→ Page text
How about going to start--all programs--accessories--system tools--windows easy transfer
In windows XP it had a similar tools, but instead of copy the profile from one phyical machine to the next. You can utilize the tools to copy the profile from one folder to another.
No luck.  The probelm is that we need to be able to set the default profile and after you use the easy transfer wizard you must pick an existing account on the destination computer (or create a new one) to transfer to.  You cannot pick the default profile or browse to the destination folder on the hard drive (i.e. C:\Users\Default). 
when logged on as admin:
- make sure the enabler isnt already running
- run the enabler
- find the enabler icon in the systray
- make sure enabler icon the systray icon says 'ON'
- open the profile management screen
- the 'copy to...' button will still be greyed out
- click the button once.
- the 'copy to...' button should then become available (un-greyed out)

→ Extracted entries
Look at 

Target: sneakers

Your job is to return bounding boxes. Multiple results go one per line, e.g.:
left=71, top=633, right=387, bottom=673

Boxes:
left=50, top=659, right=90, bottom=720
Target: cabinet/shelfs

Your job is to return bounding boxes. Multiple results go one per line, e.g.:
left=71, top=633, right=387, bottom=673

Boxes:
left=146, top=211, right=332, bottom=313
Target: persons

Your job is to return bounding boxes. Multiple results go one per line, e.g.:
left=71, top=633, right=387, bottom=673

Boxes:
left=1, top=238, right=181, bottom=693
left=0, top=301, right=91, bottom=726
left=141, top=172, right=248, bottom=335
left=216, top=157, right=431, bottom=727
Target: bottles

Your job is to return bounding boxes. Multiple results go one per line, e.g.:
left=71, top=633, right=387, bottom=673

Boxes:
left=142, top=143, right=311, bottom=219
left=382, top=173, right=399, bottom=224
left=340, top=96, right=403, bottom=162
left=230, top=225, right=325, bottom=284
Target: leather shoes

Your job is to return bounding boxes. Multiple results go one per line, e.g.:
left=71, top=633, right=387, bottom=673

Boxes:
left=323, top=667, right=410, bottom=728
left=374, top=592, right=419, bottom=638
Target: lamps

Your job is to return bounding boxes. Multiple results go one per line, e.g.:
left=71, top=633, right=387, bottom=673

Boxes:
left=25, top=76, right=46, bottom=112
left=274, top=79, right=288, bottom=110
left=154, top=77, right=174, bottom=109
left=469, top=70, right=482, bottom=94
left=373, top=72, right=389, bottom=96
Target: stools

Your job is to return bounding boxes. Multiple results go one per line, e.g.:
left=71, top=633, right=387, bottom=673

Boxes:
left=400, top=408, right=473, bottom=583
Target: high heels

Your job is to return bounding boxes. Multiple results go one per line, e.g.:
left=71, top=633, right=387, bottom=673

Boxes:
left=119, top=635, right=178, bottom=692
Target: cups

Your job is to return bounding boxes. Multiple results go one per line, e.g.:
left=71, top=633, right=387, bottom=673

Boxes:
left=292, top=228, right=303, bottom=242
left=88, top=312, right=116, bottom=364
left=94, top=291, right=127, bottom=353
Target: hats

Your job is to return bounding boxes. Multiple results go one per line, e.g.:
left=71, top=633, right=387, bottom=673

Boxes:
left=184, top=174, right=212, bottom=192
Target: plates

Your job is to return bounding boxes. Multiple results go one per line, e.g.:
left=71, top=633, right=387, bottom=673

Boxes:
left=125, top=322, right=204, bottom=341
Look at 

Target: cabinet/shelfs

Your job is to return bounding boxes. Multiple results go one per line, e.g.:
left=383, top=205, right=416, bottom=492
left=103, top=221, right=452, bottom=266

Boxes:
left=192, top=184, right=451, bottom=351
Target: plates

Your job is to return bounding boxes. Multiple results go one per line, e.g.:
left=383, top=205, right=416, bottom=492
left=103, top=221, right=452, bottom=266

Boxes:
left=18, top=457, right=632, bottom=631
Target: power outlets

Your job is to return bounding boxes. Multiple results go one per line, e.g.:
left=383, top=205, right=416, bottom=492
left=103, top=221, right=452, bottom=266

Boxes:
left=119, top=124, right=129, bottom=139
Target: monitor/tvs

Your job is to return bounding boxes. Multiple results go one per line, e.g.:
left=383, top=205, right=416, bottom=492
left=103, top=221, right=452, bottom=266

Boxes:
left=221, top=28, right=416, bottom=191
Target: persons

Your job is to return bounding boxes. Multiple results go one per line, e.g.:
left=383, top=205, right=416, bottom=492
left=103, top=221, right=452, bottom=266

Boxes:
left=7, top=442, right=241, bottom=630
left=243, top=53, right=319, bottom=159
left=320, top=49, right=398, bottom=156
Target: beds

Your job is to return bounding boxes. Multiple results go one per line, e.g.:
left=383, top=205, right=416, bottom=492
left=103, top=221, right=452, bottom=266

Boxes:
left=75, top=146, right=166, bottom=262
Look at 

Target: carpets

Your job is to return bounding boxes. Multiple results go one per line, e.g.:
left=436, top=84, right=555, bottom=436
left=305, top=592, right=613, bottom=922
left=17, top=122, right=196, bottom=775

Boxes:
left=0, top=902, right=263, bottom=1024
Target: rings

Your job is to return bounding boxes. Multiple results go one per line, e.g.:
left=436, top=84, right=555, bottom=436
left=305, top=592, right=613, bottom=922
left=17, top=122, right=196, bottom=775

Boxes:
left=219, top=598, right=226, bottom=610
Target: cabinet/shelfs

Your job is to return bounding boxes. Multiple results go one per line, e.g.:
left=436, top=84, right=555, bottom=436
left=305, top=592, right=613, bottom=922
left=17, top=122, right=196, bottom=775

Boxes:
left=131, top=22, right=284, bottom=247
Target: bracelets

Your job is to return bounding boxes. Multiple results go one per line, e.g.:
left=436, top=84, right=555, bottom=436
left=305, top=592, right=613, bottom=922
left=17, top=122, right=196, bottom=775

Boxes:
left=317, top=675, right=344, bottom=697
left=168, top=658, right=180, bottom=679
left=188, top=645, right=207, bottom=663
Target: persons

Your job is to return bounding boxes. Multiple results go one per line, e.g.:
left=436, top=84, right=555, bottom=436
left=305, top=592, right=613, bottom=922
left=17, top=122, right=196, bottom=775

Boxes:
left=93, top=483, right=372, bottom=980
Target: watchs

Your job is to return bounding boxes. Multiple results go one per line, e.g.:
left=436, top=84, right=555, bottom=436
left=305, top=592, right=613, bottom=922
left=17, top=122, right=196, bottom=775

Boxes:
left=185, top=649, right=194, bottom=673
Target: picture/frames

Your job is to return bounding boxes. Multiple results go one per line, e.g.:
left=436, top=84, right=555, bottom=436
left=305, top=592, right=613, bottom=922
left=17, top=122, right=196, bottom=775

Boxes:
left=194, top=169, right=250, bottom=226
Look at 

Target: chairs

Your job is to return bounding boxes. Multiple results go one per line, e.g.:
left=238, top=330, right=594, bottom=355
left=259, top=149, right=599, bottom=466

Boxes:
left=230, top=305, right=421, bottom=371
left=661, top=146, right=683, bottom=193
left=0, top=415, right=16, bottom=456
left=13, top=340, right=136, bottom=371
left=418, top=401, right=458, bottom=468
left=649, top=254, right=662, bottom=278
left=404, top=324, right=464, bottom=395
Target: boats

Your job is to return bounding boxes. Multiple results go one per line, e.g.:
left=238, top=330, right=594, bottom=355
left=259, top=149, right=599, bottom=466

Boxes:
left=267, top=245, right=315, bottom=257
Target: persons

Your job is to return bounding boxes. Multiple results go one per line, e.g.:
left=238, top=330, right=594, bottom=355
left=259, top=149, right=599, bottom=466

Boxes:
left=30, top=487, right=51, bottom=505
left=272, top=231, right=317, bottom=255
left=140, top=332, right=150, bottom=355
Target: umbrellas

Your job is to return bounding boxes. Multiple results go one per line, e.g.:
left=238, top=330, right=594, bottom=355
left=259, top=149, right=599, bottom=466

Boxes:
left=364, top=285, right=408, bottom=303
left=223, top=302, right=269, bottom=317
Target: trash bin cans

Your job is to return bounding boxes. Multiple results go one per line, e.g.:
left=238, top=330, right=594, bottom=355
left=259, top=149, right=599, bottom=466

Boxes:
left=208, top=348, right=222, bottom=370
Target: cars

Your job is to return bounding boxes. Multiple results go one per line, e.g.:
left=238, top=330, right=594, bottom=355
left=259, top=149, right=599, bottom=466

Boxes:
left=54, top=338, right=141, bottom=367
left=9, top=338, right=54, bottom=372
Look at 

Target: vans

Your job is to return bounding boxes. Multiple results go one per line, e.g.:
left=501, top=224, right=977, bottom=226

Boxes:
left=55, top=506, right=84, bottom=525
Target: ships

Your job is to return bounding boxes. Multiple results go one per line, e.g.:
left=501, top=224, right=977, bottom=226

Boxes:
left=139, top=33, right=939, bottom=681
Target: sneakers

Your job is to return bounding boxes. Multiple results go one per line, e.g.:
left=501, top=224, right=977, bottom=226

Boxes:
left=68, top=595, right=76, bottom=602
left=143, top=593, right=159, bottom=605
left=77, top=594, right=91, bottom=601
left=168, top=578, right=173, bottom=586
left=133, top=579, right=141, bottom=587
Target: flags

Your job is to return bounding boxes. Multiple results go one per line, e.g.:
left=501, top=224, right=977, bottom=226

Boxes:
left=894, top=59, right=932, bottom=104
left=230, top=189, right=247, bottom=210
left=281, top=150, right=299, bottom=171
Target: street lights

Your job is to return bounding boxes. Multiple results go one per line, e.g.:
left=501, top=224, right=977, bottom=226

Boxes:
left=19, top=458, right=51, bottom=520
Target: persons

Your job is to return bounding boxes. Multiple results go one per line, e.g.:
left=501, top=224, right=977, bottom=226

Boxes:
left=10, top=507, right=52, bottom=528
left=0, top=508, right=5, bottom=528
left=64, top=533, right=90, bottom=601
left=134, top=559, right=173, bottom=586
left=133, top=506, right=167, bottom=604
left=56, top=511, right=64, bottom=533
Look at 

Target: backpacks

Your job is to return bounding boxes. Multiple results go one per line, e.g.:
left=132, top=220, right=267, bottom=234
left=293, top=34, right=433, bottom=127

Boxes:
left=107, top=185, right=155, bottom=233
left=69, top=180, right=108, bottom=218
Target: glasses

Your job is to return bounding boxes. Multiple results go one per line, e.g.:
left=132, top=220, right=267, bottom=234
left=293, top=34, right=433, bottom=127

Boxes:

→ Activity list
(A) Answer these from the Windows profile text:
(i) What path does it give for opening Windows Easy Transfer?
(ii) After using the Easy Transfer wizard, what must you pick on the destination computer?
(iii) Which button stays greyed out after the profile management screen is opened?
(B) Can you shorten the paragraph in the Windows profile text that begins "No luck." while keeping its main facts?
(C) Go on with the Windows profile text from the point where it stops.
The entries have no role in any of this.

→ Expected results
(A)
(i) Start, then All Programs, then Accessories, then System Tools, then Windows Easy Transfer.
(ii) An existing account, or a new one you create, to transfer to.
(iii) The 'copy to...' button.

(B) It didn't work, because the default profile has to be set. The Easy Transfer wizard makes you transfer to an existing or newly created account on the destination computer. It won't let you pick the default profile or browse to its folder on the hard drive (for example, C:\Users\Default).

(C)
go ahead and use the 'copy to...' function as you normally would.
When youre done.... exit the enabler using the systray icon
I've done this on lots of Win7 / 2008 R2 boxes without any issues.
Incidentally, I'm not using this method to modify default profiles. I'm using it mainly to copy out my customised user profiles for mandatory and roaming profile use.
Also, Matt:
I hate to rain on your parade, but I dont think that MS is particularly interested in community engagement. There's no $$$ in it for them.
From my recent experience, in this economic climate MS are really only addressing what they are seeing as 'showstoppers'
All issues and their response are being evaluated on a cost vs. benefit model.
The questions being asked are:
How serious do MS think the problem is?
How much will it costs MS to resolve this problem?
What is the cost to MS in terms of major customer loss / negative publicity?
Of the 5 issues / bugs I've reported to MS Professional Support since Win7 2008 R2 launch, so far none of them are being addressed.
Also worth noting: I had opened a PSS case for this very issue.
The MS response was exactly the same as it has been all along on this thread:
To paraphrase that:
"The features been disabled because copying user profiles in this way has been known to create problems in certain situations"
"There is no alternate tool that provides the same functionality"
"Ooops, yes we forgot that this function is needed to create mandatory and roaming profile templates. Sorry about that"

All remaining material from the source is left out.